Titre : Trichotomy dynamics of a free boundary model for biological invasion
Résumé : It is well known that the reaction-diffusion equation (u_t=du_{xx}+f(u)) with compactly supported nonnegative initial functions exhibits trichotomy dynamics for bistable and combustion type (f(u)) ([Zlatos 2006], [Du-Matano 2010]). The same is true for the corresponding Stefan type free boundary problems [Du-Lou 2015]. In this talk, I’ll report some recent work that reveals a rather different type of trichotomy for this reaction-diffusion equation under a new set of free boundary conditions, arising as a model for the invading dynamics of a species with density (u(t,x)) and evolving range ([0,h(t)]).
The evolution of the free boundary (x=h(t)) is governed by (h'(t)=-(d/\delta)u_x(t,h(t))) and (u(t,h(t))=\delta\in(\theta_f,1)), with (\theta_f\in[0,1)) uniquely determined by (f), which allow (h(t)) to advance as well as to retreat when time increases. At the fixed boundary (x=0), (u(t,0)=\delta_0\geq 0) represents an intervention. Here (f(u)) may be of monostable, bistable, or combustion type.

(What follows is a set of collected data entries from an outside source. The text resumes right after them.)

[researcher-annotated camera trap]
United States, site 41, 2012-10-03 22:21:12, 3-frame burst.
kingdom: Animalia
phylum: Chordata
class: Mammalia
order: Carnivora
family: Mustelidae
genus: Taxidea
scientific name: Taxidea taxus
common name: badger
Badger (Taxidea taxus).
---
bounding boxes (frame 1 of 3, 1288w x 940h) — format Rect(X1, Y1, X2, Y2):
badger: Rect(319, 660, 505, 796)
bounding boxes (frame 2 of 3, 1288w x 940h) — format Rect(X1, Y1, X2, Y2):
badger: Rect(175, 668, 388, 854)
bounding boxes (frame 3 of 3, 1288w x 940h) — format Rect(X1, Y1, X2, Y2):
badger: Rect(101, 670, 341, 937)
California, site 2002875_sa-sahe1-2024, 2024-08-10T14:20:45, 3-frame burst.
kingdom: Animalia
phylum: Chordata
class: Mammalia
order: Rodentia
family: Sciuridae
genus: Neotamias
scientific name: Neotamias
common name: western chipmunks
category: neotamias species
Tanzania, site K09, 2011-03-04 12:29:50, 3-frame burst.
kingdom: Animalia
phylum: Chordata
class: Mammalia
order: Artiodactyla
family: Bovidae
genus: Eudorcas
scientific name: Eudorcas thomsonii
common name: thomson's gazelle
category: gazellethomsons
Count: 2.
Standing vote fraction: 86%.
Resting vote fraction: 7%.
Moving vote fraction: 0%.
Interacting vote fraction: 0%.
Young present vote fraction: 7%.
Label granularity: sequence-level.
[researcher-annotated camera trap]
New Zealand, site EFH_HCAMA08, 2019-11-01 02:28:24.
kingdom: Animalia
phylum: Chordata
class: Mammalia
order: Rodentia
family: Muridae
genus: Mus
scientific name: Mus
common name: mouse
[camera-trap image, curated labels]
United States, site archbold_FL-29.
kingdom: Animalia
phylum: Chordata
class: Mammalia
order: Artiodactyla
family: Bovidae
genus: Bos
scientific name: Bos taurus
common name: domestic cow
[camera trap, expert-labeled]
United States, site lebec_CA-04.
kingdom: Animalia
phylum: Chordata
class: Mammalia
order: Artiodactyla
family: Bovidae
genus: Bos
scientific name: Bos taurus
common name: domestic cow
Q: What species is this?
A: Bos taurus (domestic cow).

In the biologically interesting case (\delta_0<\delta), the long-time dynamics has exactly three scenarios: successful spreading, finite-time vanishing, and a transition state characterized by convergence to the unique stationary solution of the free boundary problem. A notable feature of the model is that it does not enjoy the usual order-preserving property, which is intrinsically linked to several new phenomena.
The talk is based on joint work with Wenjie Ni, Hongkai Cao and Xiaoyan Zhang.